Uno studio italiano, guidato da Luigia Cristino, ricercatrice dell’Istituto di chimica biomolecolare del Consiglio nazionale delle ricerche (Cnr) di Pozzuoli, in collaborazione con Ceinge, Istituto di biochimica delle proteine del Cnr, Università Federico II di Napoli e Università Carlo Bo di Urbino, pubblicato sulla rivista Pnas, ha svelato il paradosso nel cervello delle persone obese. E’ situato in alcuni circuiti ancestrali che si attivano per garantire la sopravvivenza degli animali producendo il peptide ‘orexina-A’ che, a sua volta, promuove la veglia e il comportamento di allerta durante la caccia al cibo. In sostanza, dunque, questo prende spunto da una proprietà fondamentale del cervello: la plasticità sinaptica, ovvero l’abilità dei circuiti neurali di essere rimodellati in funzione degli stimoli che il cervello riceve.

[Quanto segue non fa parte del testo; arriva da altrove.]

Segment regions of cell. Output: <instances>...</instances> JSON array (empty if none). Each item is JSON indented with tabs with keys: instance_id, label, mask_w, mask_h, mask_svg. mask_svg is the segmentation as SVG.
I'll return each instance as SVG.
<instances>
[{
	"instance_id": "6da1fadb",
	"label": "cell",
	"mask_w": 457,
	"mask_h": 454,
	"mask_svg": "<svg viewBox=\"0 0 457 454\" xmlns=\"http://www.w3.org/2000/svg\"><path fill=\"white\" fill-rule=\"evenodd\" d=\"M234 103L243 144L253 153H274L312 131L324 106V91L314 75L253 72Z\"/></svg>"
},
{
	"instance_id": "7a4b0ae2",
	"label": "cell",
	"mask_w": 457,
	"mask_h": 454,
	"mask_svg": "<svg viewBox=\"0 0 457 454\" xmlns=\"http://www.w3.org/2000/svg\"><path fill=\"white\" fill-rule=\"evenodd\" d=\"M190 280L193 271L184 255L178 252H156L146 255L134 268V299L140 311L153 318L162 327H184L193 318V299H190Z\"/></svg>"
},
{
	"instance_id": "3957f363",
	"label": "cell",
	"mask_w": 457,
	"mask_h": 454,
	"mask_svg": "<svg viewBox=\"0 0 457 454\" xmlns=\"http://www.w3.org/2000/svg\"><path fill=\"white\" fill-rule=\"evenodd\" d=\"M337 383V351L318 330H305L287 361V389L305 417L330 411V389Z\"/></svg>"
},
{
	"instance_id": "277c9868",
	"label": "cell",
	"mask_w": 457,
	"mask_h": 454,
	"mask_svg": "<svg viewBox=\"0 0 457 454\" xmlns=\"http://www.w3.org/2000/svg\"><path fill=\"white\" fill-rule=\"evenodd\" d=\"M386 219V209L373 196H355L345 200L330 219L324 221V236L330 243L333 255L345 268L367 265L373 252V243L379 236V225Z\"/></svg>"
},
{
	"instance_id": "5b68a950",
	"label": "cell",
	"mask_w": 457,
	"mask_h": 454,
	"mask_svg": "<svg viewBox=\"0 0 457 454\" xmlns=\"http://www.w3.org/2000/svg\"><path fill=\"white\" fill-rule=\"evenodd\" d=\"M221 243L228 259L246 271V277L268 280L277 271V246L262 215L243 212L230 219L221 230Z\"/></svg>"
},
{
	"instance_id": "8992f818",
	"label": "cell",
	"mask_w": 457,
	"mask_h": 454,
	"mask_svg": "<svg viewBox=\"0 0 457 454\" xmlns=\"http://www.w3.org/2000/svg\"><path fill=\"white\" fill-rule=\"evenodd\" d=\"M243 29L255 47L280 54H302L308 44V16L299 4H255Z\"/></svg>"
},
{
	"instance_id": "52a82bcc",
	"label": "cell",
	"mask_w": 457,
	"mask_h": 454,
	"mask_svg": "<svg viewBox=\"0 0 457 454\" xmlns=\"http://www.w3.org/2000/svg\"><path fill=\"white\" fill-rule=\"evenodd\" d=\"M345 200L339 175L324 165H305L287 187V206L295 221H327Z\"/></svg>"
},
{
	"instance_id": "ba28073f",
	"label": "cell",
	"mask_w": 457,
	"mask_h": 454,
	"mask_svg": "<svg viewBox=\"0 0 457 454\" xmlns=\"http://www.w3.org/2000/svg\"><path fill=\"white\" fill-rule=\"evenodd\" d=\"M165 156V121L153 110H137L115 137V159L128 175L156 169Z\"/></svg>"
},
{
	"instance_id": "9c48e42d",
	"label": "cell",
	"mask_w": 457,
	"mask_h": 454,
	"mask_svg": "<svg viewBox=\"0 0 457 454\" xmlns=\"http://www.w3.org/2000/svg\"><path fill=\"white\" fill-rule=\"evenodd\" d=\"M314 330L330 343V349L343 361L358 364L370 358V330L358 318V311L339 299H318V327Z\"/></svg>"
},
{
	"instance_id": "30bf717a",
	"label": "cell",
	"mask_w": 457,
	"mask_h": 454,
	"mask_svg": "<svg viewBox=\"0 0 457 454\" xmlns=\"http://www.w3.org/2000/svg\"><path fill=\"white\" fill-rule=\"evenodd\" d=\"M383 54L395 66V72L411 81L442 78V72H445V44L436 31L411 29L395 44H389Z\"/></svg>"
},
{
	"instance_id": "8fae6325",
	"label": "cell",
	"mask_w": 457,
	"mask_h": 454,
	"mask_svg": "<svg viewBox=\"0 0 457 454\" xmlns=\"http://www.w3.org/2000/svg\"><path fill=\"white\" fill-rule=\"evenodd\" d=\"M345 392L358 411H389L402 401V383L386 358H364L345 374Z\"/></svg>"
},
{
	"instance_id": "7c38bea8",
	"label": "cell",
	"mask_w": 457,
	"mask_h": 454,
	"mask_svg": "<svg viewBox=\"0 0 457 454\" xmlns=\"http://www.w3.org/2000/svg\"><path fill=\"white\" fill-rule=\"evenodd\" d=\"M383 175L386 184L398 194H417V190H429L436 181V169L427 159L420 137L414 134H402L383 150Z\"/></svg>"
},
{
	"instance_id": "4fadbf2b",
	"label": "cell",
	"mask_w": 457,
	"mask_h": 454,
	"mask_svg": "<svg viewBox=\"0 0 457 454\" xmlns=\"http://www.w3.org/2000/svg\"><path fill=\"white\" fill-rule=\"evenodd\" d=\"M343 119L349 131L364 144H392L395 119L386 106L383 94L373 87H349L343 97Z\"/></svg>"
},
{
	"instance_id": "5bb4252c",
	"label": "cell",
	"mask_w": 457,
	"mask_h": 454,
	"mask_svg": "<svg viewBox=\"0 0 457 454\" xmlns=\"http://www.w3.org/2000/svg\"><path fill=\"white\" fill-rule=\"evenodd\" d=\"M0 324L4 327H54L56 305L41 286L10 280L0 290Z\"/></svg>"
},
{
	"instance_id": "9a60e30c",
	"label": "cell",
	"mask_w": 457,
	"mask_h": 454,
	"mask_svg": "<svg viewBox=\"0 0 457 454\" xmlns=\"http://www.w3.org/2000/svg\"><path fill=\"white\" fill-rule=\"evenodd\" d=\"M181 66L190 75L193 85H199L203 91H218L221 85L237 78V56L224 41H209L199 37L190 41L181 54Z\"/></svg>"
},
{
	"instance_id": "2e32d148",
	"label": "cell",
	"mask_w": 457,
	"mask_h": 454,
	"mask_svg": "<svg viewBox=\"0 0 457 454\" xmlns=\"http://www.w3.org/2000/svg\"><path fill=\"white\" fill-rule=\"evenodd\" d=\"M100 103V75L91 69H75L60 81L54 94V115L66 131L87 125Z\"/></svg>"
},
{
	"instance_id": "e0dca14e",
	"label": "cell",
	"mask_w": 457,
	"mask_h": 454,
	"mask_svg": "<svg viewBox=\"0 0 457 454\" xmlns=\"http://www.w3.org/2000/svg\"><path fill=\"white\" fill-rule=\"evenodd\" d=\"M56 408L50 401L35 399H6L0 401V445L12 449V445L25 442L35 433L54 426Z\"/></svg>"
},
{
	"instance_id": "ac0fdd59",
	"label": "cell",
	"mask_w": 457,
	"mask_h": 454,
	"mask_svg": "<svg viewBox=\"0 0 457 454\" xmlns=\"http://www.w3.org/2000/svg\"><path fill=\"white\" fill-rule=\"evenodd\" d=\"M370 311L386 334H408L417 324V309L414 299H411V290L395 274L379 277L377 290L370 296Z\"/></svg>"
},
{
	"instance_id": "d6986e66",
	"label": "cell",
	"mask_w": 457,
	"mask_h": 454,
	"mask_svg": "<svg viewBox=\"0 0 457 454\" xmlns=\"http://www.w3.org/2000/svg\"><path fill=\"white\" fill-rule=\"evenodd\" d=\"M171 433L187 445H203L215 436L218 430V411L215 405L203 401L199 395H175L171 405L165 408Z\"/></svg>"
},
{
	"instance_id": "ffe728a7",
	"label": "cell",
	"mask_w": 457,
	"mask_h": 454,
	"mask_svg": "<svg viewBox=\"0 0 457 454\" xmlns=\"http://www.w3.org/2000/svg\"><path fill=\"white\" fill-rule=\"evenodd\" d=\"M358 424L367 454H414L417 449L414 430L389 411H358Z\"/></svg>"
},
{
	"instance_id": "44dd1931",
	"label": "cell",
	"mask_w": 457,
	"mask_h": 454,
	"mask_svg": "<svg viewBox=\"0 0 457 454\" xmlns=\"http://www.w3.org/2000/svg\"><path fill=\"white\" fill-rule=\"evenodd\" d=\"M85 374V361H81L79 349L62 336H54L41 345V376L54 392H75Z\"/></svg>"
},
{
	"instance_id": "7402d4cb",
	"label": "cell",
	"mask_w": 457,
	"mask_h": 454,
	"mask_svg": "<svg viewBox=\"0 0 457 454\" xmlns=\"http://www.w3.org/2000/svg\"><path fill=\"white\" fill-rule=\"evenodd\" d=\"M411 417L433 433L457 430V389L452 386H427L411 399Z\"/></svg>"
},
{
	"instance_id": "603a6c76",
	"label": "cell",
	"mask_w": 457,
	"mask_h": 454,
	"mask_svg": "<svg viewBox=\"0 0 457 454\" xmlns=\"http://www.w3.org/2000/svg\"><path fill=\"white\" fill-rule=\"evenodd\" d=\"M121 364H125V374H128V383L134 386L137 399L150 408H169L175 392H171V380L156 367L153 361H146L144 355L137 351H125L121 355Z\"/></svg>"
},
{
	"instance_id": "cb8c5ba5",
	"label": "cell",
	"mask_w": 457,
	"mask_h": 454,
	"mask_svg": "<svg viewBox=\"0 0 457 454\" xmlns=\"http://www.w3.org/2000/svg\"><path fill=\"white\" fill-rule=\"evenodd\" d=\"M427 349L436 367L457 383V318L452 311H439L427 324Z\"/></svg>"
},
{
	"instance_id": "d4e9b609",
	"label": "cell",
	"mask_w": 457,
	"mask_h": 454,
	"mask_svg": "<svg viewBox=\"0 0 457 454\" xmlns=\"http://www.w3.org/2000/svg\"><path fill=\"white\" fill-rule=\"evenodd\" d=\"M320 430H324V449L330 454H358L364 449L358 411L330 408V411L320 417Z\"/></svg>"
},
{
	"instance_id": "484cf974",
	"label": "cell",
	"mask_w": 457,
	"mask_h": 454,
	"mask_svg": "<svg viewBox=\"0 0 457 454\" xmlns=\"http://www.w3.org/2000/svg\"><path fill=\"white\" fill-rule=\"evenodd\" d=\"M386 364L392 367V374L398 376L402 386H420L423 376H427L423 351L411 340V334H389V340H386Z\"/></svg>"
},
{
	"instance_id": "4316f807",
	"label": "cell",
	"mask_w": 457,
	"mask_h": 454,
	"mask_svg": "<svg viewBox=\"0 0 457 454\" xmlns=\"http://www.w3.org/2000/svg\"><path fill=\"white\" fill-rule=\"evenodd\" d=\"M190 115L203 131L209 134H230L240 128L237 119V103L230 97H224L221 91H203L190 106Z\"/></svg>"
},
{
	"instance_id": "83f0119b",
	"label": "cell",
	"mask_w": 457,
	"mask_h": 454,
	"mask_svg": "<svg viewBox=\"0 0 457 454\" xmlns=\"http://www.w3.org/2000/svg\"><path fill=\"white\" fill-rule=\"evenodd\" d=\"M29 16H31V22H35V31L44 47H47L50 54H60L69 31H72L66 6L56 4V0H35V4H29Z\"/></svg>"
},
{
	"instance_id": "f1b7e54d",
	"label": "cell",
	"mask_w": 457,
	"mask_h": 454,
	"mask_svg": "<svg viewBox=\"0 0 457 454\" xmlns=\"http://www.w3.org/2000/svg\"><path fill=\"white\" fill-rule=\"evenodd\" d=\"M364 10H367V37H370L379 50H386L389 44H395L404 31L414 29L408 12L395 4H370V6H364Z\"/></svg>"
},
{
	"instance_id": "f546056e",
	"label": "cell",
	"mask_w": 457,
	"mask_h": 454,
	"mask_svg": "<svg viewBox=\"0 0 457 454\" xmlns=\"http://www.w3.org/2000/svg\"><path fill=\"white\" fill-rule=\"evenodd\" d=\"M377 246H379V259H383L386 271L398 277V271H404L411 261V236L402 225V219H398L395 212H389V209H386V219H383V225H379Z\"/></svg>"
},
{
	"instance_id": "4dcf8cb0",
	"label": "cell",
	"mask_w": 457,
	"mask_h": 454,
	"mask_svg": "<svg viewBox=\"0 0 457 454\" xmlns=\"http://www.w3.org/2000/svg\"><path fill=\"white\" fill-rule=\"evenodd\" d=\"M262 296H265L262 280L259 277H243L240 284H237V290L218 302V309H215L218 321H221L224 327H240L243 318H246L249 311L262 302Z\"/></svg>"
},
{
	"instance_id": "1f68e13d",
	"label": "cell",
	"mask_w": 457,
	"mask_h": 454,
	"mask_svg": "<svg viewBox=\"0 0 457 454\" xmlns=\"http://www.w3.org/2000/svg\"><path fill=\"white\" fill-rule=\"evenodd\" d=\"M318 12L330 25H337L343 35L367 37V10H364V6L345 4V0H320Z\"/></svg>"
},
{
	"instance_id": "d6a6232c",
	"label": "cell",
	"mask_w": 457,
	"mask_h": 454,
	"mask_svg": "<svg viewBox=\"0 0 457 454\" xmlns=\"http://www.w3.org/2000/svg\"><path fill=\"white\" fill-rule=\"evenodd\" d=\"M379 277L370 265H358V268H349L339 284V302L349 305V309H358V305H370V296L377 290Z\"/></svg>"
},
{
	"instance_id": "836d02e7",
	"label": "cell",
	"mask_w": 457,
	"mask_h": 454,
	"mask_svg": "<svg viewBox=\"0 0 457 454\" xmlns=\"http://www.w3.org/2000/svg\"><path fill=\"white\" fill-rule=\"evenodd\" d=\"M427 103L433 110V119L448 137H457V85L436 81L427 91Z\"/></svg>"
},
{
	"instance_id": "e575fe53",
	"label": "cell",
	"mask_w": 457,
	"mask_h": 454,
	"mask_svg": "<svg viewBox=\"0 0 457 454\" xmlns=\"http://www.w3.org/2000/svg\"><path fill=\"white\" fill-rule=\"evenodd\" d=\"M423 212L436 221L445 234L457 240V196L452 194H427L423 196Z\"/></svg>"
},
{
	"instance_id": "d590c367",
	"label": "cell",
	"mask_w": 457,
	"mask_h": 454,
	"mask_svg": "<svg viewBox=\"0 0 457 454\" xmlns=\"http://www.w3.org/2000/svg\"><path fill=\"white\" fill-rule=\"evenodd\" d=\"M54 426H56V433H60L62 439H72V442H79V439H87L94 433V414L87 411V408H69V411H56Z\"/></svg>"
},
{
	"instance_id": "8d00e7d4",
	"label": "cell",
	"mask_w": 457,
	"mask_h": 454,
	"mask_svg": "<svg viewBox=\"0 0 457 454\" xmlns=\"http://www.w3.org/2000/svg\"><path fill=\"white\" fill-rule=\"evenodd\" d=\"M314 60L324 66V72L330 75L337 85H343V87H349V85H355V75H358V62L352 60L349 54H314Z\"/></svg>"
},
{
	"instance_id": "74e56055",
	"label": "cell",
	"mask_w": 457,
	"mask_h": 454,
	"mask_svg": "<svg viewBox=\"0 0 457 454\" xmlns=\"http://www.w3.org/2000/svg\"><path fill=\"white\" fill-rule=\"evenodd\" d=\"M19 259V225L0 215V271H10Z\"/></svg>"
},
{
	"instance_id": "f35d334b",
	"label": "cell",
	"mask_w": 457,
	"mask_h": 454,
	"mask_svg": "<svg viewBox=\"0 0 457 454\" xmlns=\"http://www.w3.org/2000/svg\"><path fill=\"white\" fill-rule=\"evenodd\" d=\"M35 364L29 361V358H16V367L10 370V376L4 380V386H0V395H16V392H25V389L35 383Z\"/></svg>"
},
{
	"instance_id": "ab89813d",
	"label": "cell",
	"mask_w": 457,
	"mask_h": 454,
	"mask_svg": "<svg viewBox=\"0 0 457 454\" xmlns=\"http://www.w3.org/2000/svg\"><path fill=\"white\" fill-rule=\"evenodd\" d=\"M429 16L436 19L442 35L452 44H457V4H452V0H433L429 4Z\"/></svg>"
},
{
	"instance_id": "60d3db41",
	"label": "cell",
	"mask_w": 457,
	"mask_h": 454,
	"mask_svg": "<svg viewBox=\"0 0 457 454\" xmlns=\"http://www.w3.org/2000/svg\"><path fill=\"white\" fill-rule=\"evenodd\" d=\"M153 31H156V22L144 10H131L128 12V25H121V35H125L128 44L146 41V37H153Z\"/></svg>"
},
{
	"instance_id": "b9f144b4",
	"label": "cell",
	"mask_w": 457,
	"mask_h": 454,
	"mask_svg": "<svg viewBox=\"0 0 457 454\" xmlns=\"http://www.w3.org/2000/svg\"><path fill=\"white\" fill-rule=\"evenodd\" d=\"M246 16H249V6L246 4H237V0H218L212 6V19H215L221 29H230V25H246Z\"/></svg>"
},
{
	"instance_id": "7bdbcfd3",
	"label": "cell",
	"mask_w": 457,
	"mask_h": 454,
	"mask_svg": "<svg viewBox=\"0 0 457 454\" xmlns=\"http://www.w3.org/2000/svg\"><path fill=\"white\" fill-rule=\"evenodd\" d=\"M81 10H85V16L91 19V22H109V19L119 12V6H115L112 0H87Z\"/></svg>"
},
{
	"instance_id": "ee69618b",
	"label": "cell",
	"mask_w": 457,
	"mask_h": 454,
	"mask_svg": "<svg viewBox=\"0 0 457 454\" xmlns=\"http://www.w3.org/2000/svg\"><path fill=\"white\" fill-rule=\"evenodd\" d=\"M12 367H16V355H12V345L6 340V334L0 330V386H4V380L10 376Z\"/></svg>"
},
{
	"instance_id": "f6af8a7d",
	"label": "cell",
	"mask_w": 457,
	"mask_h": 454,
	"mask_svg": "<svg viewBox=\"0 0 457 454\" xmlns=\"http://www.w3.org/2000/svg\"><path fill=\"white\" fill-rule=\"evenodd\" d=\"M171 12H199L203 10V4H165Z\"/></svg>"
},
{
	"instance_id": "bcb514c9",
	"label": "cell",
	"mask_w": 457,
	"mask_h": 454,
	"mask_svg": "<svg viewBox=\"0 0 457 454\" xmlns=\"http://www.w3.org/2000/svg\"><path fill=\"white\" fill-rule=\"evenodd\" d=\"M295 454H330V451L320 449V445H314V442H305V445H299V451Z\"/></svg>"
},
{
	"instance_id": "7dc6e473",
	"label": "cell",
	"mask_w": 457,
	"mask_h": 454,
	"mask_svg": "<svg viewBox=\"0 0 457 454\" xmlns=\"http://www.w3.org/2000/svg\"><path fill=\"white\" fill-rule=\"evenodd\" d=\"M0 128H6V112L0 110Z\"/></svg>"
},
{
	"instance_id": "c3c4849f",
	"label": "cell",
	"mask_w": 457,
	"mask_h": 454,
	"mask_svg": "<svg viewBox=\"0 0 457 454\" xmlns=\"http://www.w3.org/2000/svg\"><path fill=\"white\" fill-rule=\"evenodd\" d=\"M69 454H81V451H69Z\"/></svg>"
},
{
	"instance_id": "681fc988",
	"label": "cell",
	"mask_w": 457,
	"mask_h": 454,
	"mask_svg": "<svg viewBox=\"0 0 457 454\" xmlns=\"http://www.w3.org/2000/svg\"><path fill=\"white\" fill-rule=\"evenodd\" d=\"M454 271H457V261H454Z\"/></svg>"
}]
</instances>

Mediatori dell’attacco di fame
“Quando la fame ci assale, il livello circolante dell’ormone leptina (il freno della fame) cala mentre sale significativamente quello dell’endocannabinoide 2-AG (l’acceleratore della fame che normalmente è frenato dalla stessa leptina) nell’ipotalamo”, afferma Vincenzo Di Marzo, direttore dell’Istituto di chimica biomolecolare del Cnr di Pozzuoli e co-autore di questo studio. “Questa è una piccola regione del cervello che regola molte funzioni neuroendocrine, tra cui appetito e sazietà, e riorganizza i propri circuiti per rispondere alla richiesta di cibo e produrre, tra l’altro, maggiori quantità di una piccola molecola, un peptide di appena 33 amminoacidi chiamato orexina-A”. Dal recente piano dell’Organizzazione mondiale della sanità, diretto contro la sedentarietà, risulta allarmante la notizia che, nel vecchio continente, oltre la metà degli adulti è in sovrappeso o obesa e oltre il 25% dei bambini di otto anni di età è obeso. “In questo scenario, lo studio individua nei recettori dell’orexina-A ottimi bersagli farmacologici da bloccare per combattere l’obesità e le sue comorbidità nell’epoca in cui la storia evolutiva dell’uomo ci ha, paradossalmente – conclude Di Marzo – portati dal bisogno di mangiare per sopravvivere a quello di digiunare per vivere in forma”.